__Work request__
Please set out each line below exactly as it stands, without the images.

(Web page caption snippets)
####
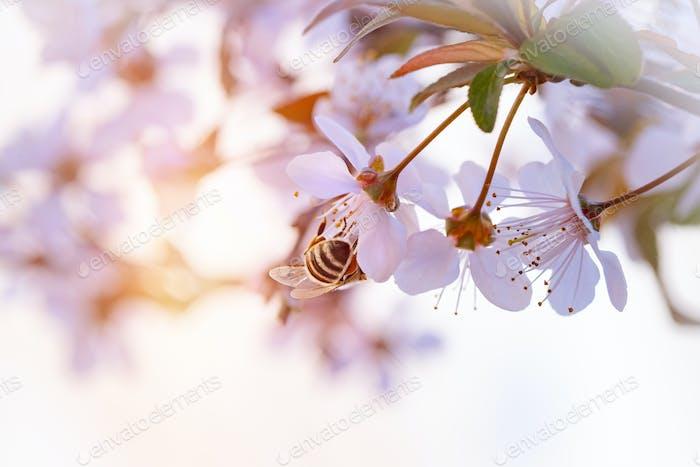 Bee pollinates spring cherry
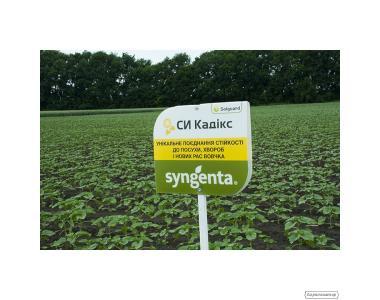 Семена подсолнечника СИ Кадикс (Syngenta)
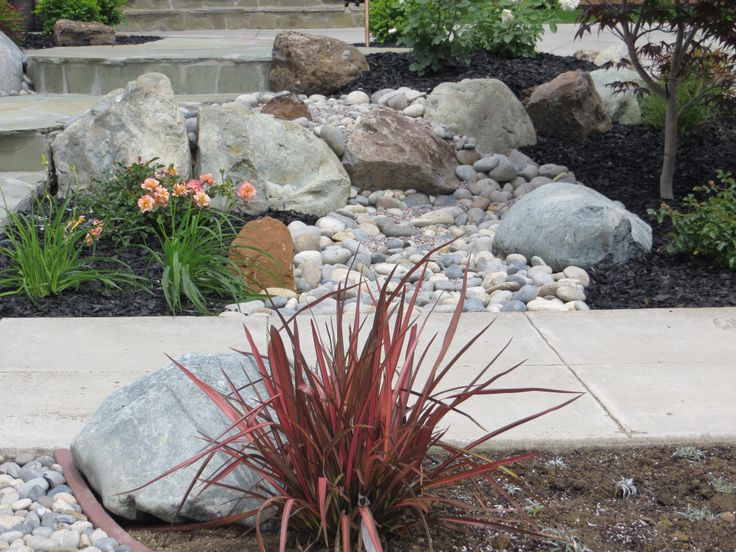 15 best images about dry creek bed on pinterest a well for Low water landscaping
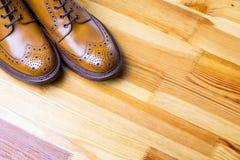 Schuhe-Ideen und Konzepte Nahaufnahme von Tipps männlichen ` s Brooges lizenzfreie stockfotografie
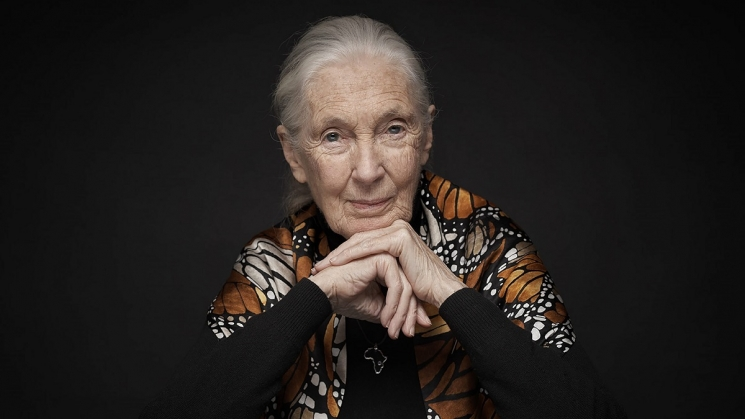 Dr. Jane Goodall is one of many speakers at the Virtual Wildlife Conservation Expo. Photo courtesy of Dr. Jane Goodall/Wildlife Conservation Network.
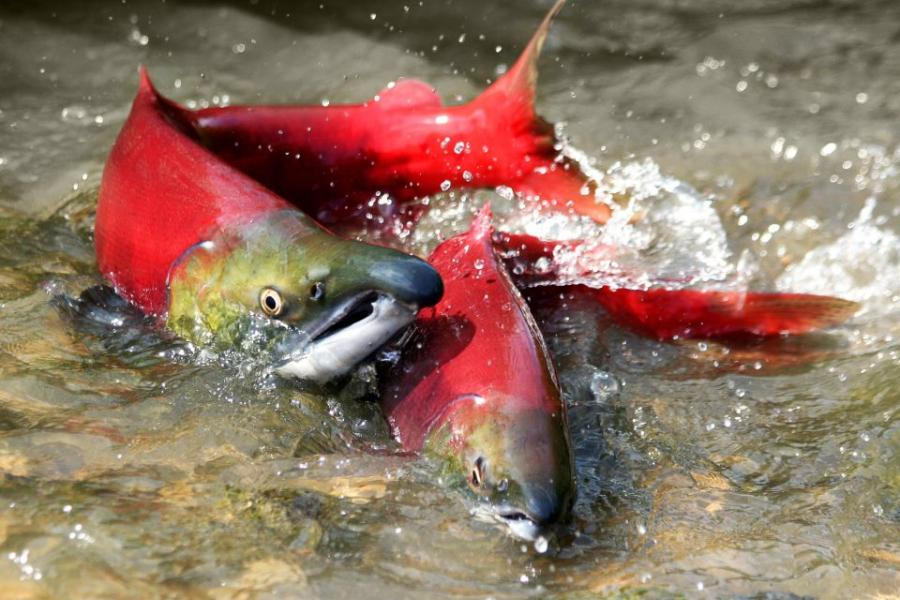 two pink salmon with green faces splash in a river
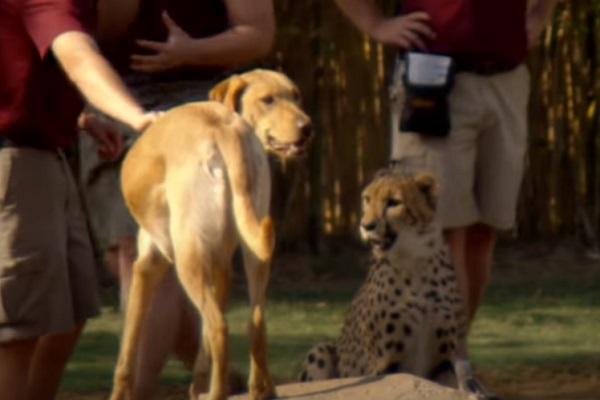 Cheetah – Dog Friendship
####
__Solution for this problem__
 Bee pollinates spring cherry
 Семена подсолнечника СИ Кадикс (Syngenta)
 15 best images about dry creek bed on pinterest a well for Low water landscaping
 Schuhe-Ideen und Konzepte Nahaufnahme von Tipps männlichen ` s Brooges lizenzfreie stockfotografie
 Dr. Jane Goodall is one of many speakers at the Virtual Wildlife Conservation Expo. Photo courtesy of Dr. Jane Goodall/Wildlife Conservation Network.
 two pink salmon with green faces splash in a river
 Cheetah – Dog Friendship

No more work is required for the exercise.